* _What you need to do_:
1 > In the transcript, which two options besides Postgres does Nikolay name for time series?
2 > Do these statements agree with the transcript? Answer yes or no for each and quote the deciding words. (a) Most of Nikolay's customers are on managed Postgres. (b) Timescale Cloud offered Nikolay a bounty. (c) Michael finds that incrementally updating materialized views gets easier the more you learn about it.
3 > From the transcript, extract the stretch from "Nikolay: Yeah." through "are missing, unfortunately." word for word.
=== Selected extract ===
It's sometimes good enough, but
it's quite a rough tool to analyze

performance.

So yes, such things are lacking.

And unfortunately, more and more
I come to the conclusion that

when I recommend TimescaleDB to
customers, it contradicts with

the idea they want to stay on managed
service.

Michael: Yeah.

Yeah.

Because they're down to a single
choice.

Yeah.

Nikolay: Yeah.

That being said, the Timescale
Cloud even offered me some bounty

if I convince someone to go to
them.

And this is great, like I love
loyalty programs, but I need to

be fair, some pieces, big pieces
are missing, unfortunately.

Michael: Yeah.

And again, Postgres, even without
Timescale, can be used for

good time series workloads up to
a certain point.

We're just talking about at very
high scale, where all the features

like compression, like continuous
aggregates, like automatic

partition.

Nikolay: Straight to the point.

Straight to the 0, by the way,
for time series, ClickHouse is

also still a good option and there
is also VictoriaMetrics,

right?

Michael: Yeah.

Well, and I learned just yesterday
about even Cloudberry have

incrementally updated materialized
views.

I need to look into it.

But that's quite cool.

And if you're like, maybe that
would be

Nikolay: what you think about this?

Wouldn't it be great to have in
Postgres something like update

materialize you where in you just
define the scope.

And also concurrently.

Michael: We should do a whole episode.

I think there are several projects
that have started to look

into incrementally updating materialized
views.

And I think they're more complicated
than I've ever.

Like, they're just, it's like 1
of those topics, the more you

learn about it, the harder you
realize it is.

Nikolay: Right now I'm in a position
where most, not everyone,

but most of our customers are on
managed Postgres, so it's really

hard for me to look at extensions
which are not available on

RDS, CloudSQL and others.

Michael: I understand, I'm just
thinking, like, I think it's

worth learning from the extensions
as to what would be needed

in core, like, how did, what did
they try, what was difficult

about that, what, and it's not
just extensions, right, there

are, there are whole companies
that have been built on the premise

of, is it called, is it Materialize?

Or like what

Nikolay: was the- Yeah, yeah, yeah.
=== Information given ===
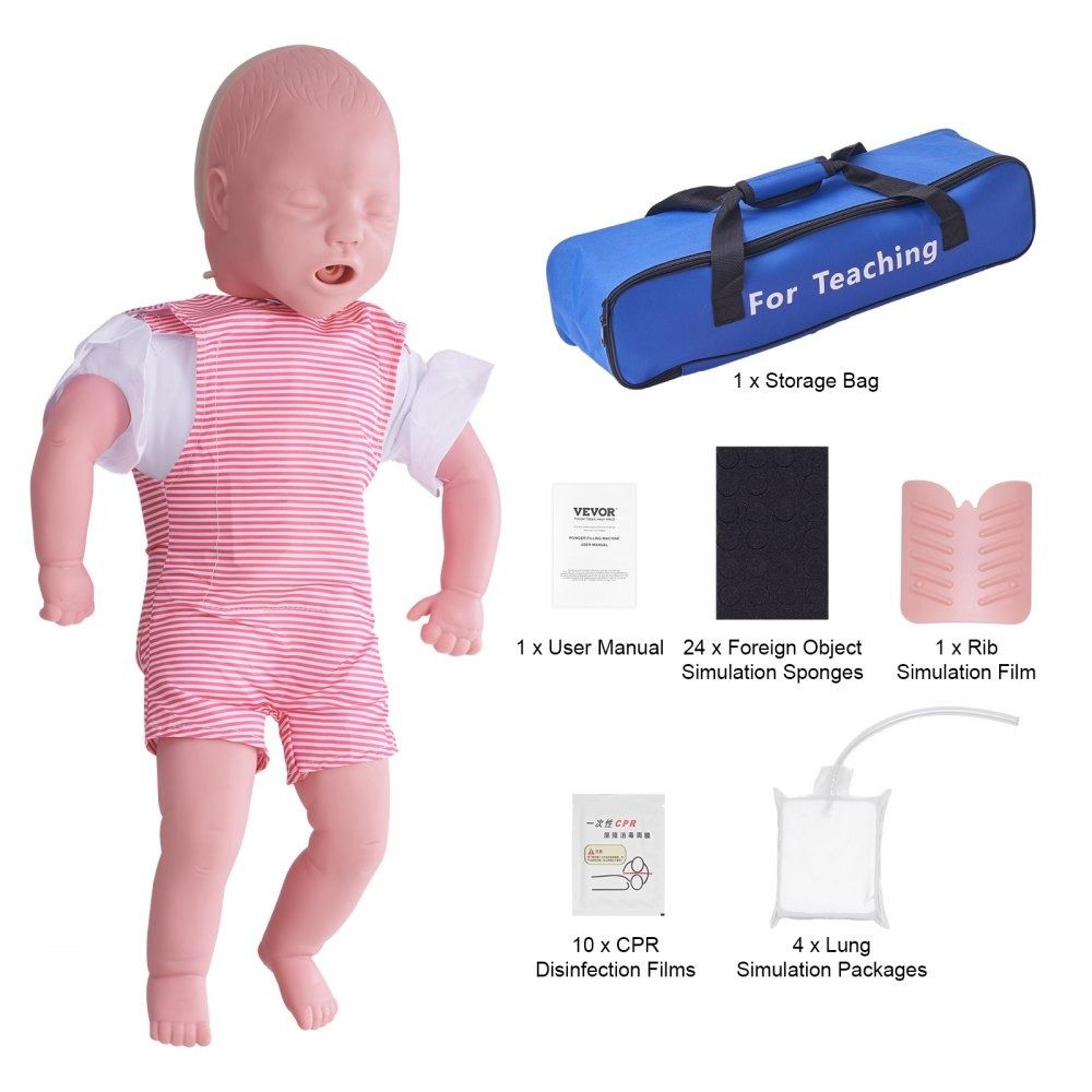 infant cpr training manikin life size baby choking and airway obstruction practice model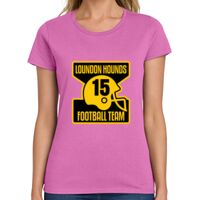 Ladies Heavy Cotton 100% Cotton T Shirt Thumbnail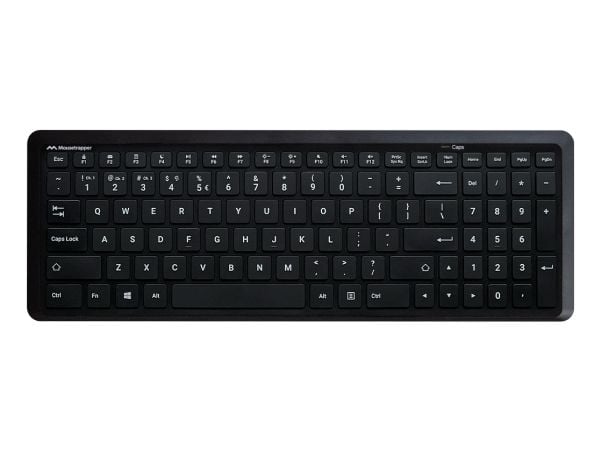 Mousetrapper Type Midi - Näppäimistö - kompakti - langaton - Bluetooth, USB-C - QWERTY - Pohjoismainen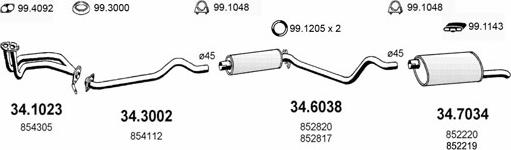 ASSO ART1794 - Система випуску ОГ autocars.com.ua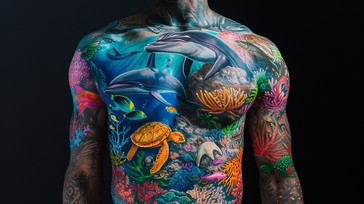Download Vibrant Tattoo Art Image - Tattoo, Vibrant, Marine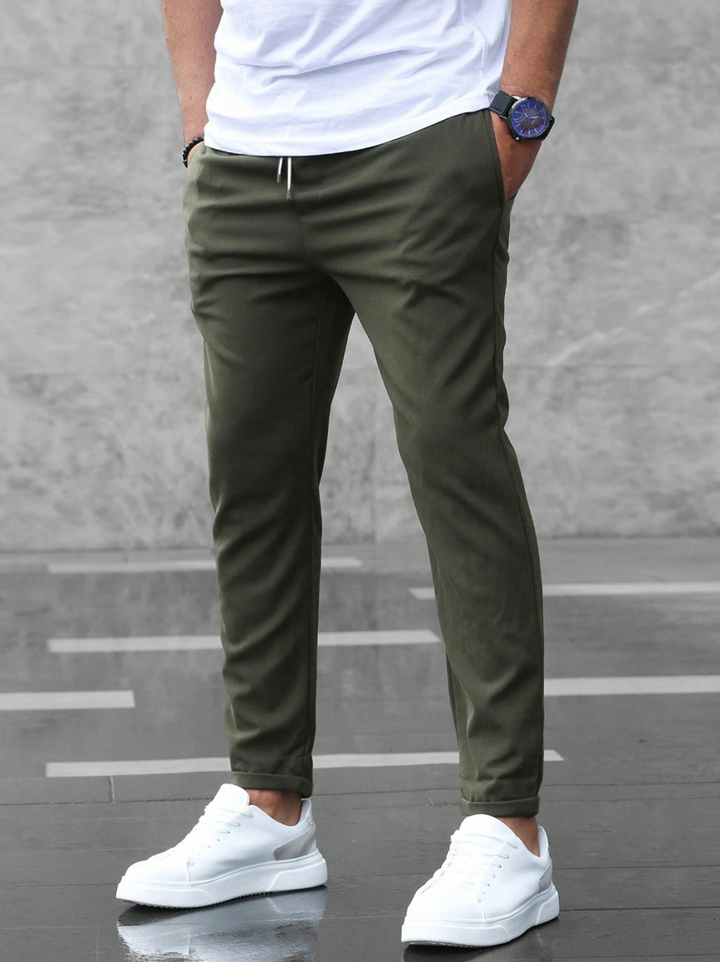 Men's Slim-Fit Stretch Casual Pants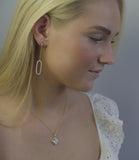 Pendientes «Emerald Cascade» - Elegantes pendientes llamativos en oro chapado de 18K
===
=== Information given ===
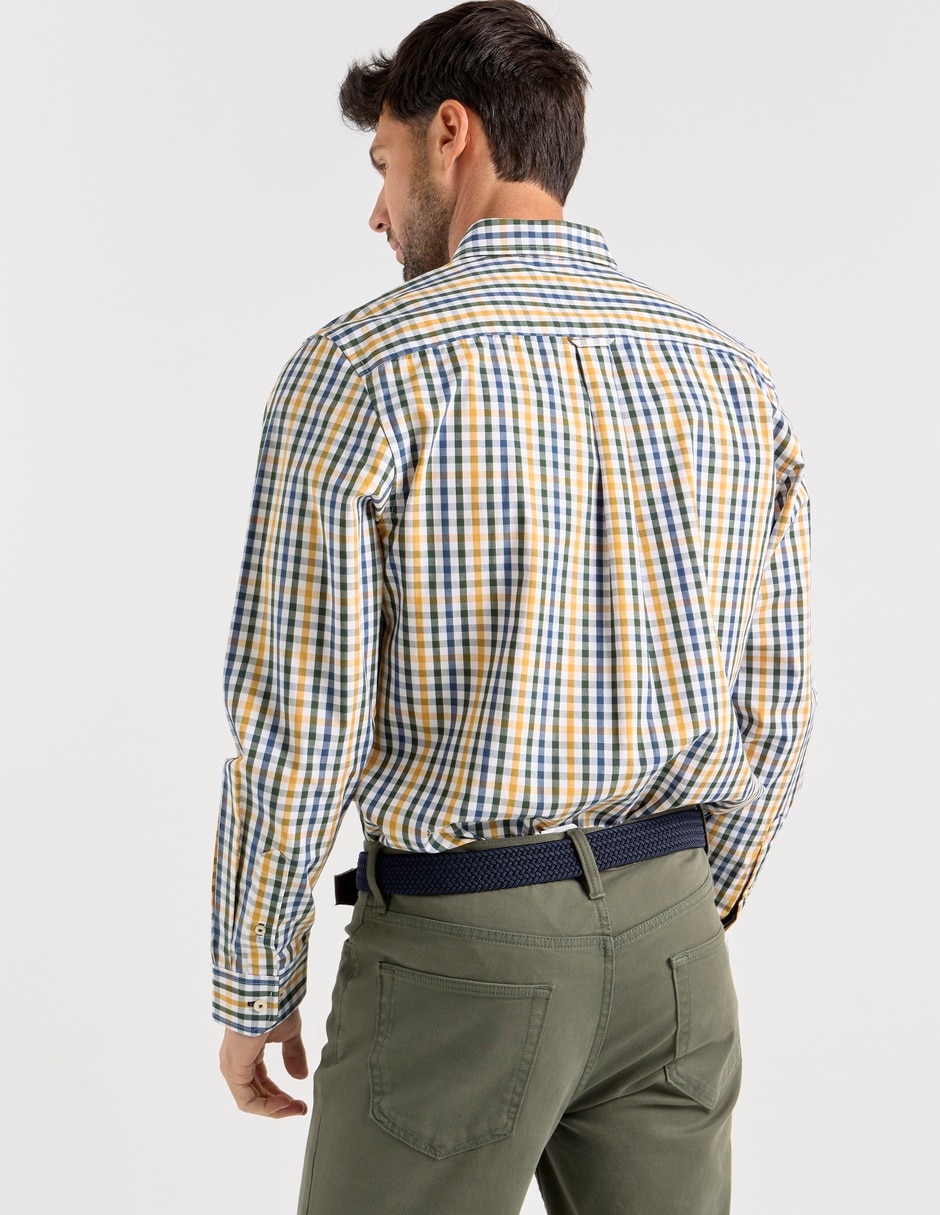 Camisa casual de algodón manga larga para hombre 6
===
* _Answers by item_:
1 > ClickHouse and VictoriaMetrics.

2 >
(a) Yes: "most of our customers are on managed Postgres"
(b) Yes: "offered me some bounty"
(c) No: "the more you learn about it, the harder you realize it is"

3 >
Nikolay: Yeah.

That being said, the Timescale
Cloud even offered me some bounty

if I convince someone to go to
them.

And this is great, like I love
loyalty programs, but I need to

be fair, some pieces, big pieces
are missing, unfortunately.